Additionally outputs the half-way volumes h1.nii and h2.nii (with
corresponding transforms h1.lta and h2.lta). As both volumes are
mapped to the half-way space, they will both be resampled. This can be
used to construct an unbiased mean volume (e.g. with mri_average) or
to compute change maps. The output can be viewed with:
freeview h1.nii h2.nii
EXAMPLE 3
Part to Full Registration (same modality):
mri_robust_register --mov fullhemi.mgz --dst part.mgz --noinit --nosym
--sat 8 --maxsize 380 --mapmovhdr hemi2part.mgz --lta hemi2part.lta
Registers a full hemisphere with a high-resolutional part (e.g.
hippocampal slices). It is recommended to specify the part as the
target (the full hemi image will then be cropped internally). For
partial registration to work we need to skip the center of mass
initialization (--noinit) and switch off the half way space (--nosym).
Also the inputs need to be in an approximate alignment, alternatively
you can pass --ixform with a transform that approximately aligns the
images. The satuarion needs to be specified manually with --sat. You
can output the weights with --weights to see if too many voxels are
removed and increase the value (to reduce outlier sensitivity).
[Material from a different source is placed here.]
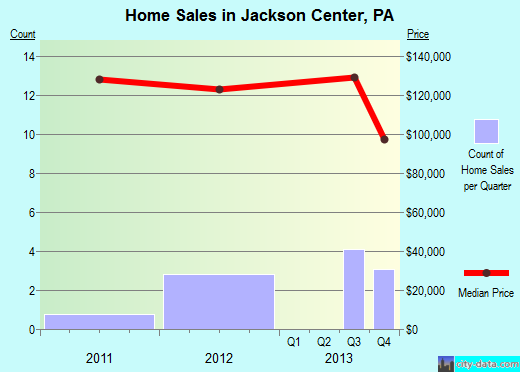 Jackson Center,PA real estate house value index trend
For
high-res inputs we limit the resolution to 380 to reduce run time and
mem usage. The output will be the transform (--lta) and the mov mapped
to dst w/o resampling (--mapmovhdr), only adjusting the header
information. Look at results with:
freeview -v part.mgz part2hemi.mgz
You can also invert transforms and apply them :
mri_concatenate_lta -invert1 hemi2part.lta identity.nofile
part2hemi.lta
mri_convert -at inv1.lta part.mgz part2hemi.mgz
EXAMPLE 4
Robust cross modal registration:
mri_robust_register --mov movT2.mgz --dst dstT1.mgz --satit --iscale
--mapmov T2_to_T1.mgz --lta T2_to_T1.lta --cost ROBENT --entradius 2
--entcorrection --weights T2_to_T1_weights.mgz
Registers a T2 image to T1 using robust entropy with correction mode
and box radius 2 (= side length of 5 for boxes).
Look at results with:
freeview dstT1.mgz T2_to_T1.mgz T2_to_T1_weights.mgz:colormap=heat
EXAMPLE 5
Standard cross modal registration:
mri_robust_register --mov movT2.mgz --dst dstT1.mgz --mapmov T2_to_
T1.mgz --lta T2_to_T1.lta --cost NMI
Registers a T2 image to T1 using normalized mutual information (no
outlier detection, Powell method is used for optimization). Here no
saturation or intensity scaling is necessary. NMI or MI may be the
prefered option for non-isotropic voxel whereas ROBENT has not been
tested much. Also if you register a slab to a whole image you should
probably add --nosym and play around with masking the images (e.g.
--maskmov brainmask ).
Look at results with:
freeview dstT1.mgz T2_to_T1.mgz
REFERENCES
Please cite this:
Highly Accurate Inverse Consistent Registration: A Robust Approach, M.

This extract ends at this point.